A/59/278 – The issue of missiles in all its aspects: Report of the Secretary General (2004)
The General Assembly requested the Secretary-General in its resolution 58/37, with the assistance of a panel of governmental experts to be established in 2004, to explore further the issue of missiles in all its aspects and to submit a report for consideration by the General Assembly at its fifty-ninth session.
The panel held three sessions at the United Nations Headquarters during 2004, the first from 23 to 27 February, the second from 17 to 21 May and the third from 19 to 23 July. “However, given the complexity of the issue at hand, no consensus was reached on the preparation of a final report”.
General Assembly resolution A/59/67 requested the Secretary-General to prepare a report, with the support of qualified consultants and the United Nations Institute for Disarmament Research, as appropriate, taking into account the views expressed by Member States, to contribute to the United Nations endeavor to address the issue of missiles in all its aspects, by identifying areas where consensus can be reached, and to submit it to the General Assembly at its sixty-first session.
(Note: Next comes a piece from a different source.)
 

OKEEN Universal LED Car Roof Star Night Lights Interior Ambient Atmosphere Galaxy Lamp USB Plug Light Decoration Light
It also requests the Secretary-General, with the assistance of a Panel of Governmental Experts, to be established in 2007 on the basis of equitable geographical distribution, to explore further ways and means to address within the United Nations the issue of missiles in all its aspects, including identifying areas where consensus can be reached, and to submit a report for consideration by the General Assembly at its sixty-third session.
A/57/229 – The issue of missiles in all its aspects: Report of the Secretary General (2002)
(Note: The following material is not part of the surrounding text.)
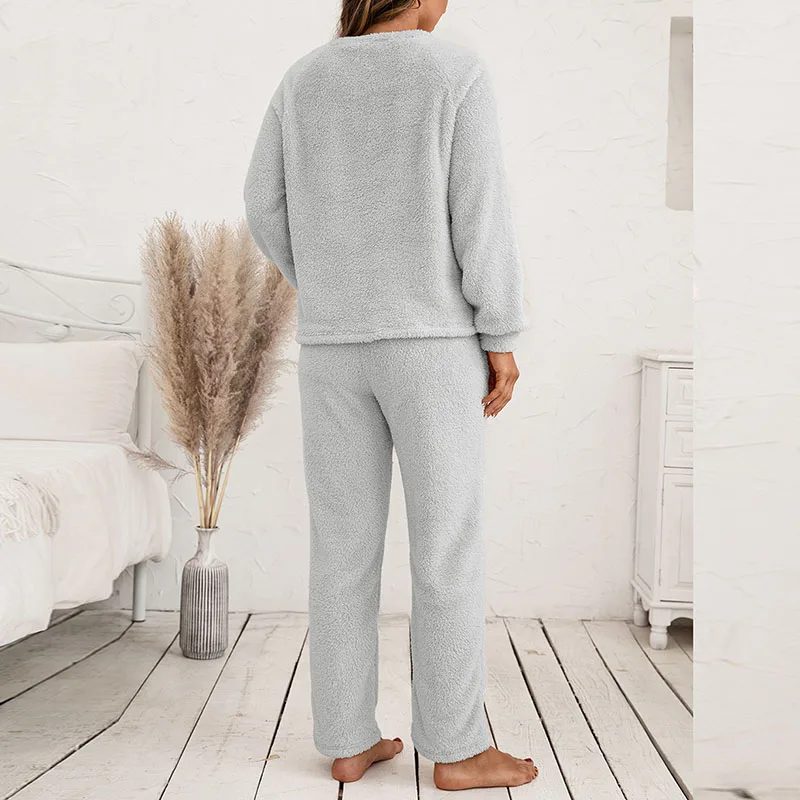 Ensemble pyjama d'hiver en polaire pour femmes, vêtements de nuit chauds, décontractés, en peluche, couleur unie, manches longues, pantalon, vêtements de maison, nouvelle collection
The report above was prepared by the Panel of Governmental Experts, established pursuant to General Assembly resolution 55/33 A, of 20 November 2000, to address the issue of missiles in all its aspects. The report provides an overview giving the background and current situation in the field of missiles. It also describes a number of areas of concern.
These concerns are related to, inter alia, the increasing number, range, technological sophistication and geographic spread of missiles and their capability of delivering weapons of mass destruction, in particular nuclear weapons, as well as conventional weapons, missile defences and their strategic consequences, the potential use of space-launch vehicle technology for the development of missiles, the role of missiles in military doctrines as well as the role and scope of confidence-building measures.
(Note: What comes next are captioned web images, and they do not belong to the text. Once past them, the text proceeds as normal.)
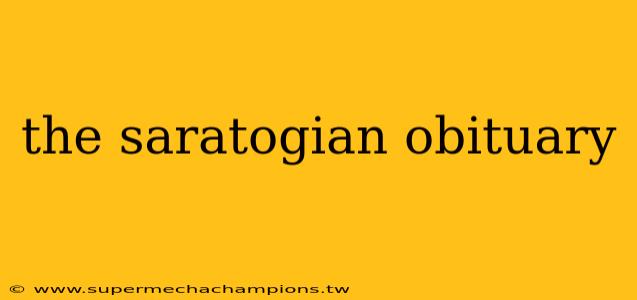 the saratogian obituary
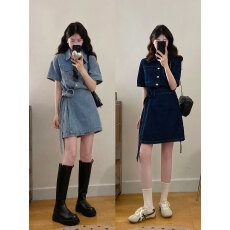 批发实拍～S-4XL随性自由派复古港风翻领水洗短袖牛仔连衣裙气质收腰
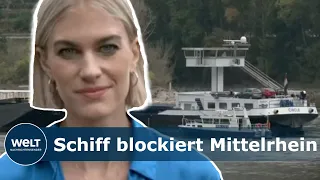 WASSERSTÄNDE AUF REKORDTIEF: Emmerich liegt unter Nullmarke - Schiff blockiert Mittelrhein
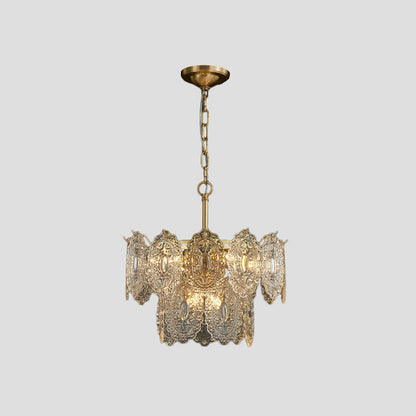 Eloryn | Lampadario con piastre di cristallo incise a 5/7 fiamme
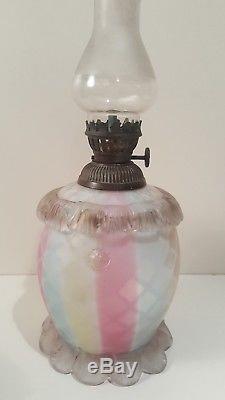 Antique glass paraffin Oil lamp rainbow milk ribbed ruffled glass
The Panel concluded, among other things, that these and other issues are regarded as serious concerns for international peace and security. It noted that there are multiple approaches currently undertaken to deal with the issue of missiles, both within and outside the United Nations. The Panel also stated that it is essential to continue efforts in this regard and noted the role of the United Nations in this context. Finally, it concluded that all approaches undertaken at the national, bilateral, regional, plurilateral and multilateral levels, including the initiatives described in the report, need to be further explored.